To return home to an enclosed court with a liberal incorporation of simple, yet salient lines, such as those of Castle Farm, I would be over two moons worth of joy. The zig-zag of the stairs as well as the gable, the curves of both the garages and entryways, the two—two!—towers that greet you, and the triangularly roofed dormers are all comfortable details that relax and ground your access and both visual and physical integrations with the home. All of this is sheathed in a wonderful white brick, punctuated only by large windows, thick wood doors, or sturdy gray shutters.
As a person who prefers to walk around barefoot at home, this home is rather formal for my living style, yet I greatly appreciate their taste in art—the present owner must possess a quite esteemed private collection, one such that it requires the blurring of it in real estate photographs it is that valuable, and collected all within one place.
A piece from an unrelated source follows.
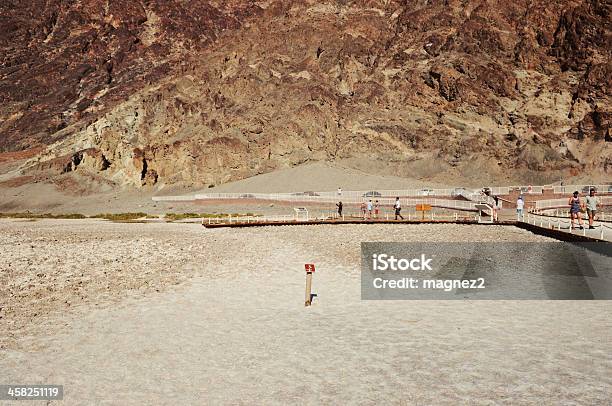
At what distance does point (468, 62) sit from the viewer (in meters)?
73.1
To privately possess such a collection would be a massive privilege, one that makes me treasure museums all the more.
My favorite rooms in this house are the great room—the kitchen, breakfast, and family room—and the master bathroom, as these rooms simply create and forward a certain air about them. In the great room, the combination of a porcelain stove, handing glass lamps, cream kitchen cabinets, dark stone counters, tasteful breakfast chairs with a light whicker detail, a television surrounded by books, and a splash of the current owner’s art collection create a very layered, welcoming, almost eccentric when the combination wood and stone woven floor, and certainly charming space. This if followed by the double vanitied, marbled, clawfoot tubbed, master bathroom, a space which just exudes stable, plentiful, generation wealth. Everything from the clothing valet stand to the Empire style light fixture forward a wonderful story of luxurious time.
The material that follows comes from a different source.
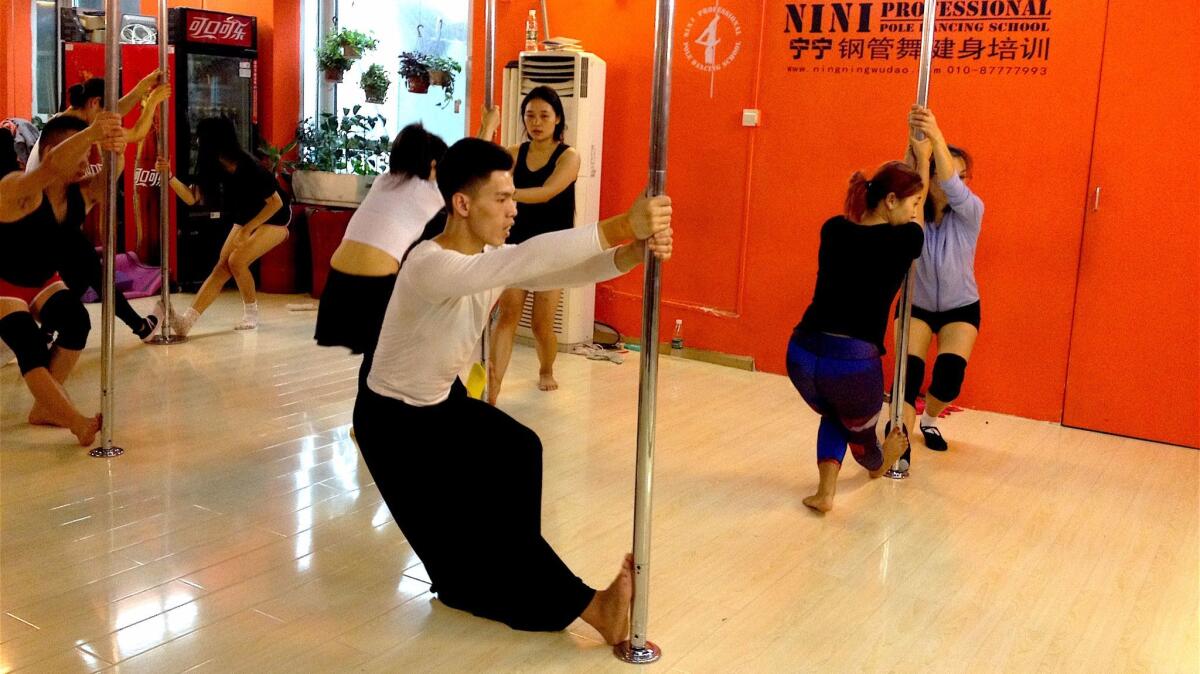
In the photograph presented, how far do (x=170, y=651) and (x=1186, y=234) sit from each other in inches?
182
Contrasted with the whimsical entry façade, the garden front is the pinnacle of formality, alibi a very countryside, rouge-cheeked, reposed formality—much akin to rich, zippered, chocolate brown leather Berluti Chelsea boots, which the future owner of this home would no doubt need to own to match their new residence. The romantic lake, compounded by the exterior swimming pool, exceed my wildest wishes for a home’s exterior features. Once, when my parents were redoing our family home, we moved to a family friend’s home they recently purchased, and it possessed a season stream and a swimming pool complete with a diving board all set in a melodramatic, 1970s Spanish colonial revival property with heavy wrought iron fixtures encircled by pepper trees. It was heaven, as I imagine living at Castle Farm would be as well, based on just those two features being in tandem.
Personally, while I love the great expanses of green, green grass, I would also love to create extensive gardens à la Miranda Brooks. These features would create extensive enfilades, outdoor rooms, architectural hedging, and other dynamic, engaging features.
Castle farm, which is a 8,826 square foot home, encompassing a total of 10 bedrooms and 9 bathrooms, is located on a 4.94 acre lot for a price listed as “Per Request” by Sylvie Koch of Sotheby’s International Realty.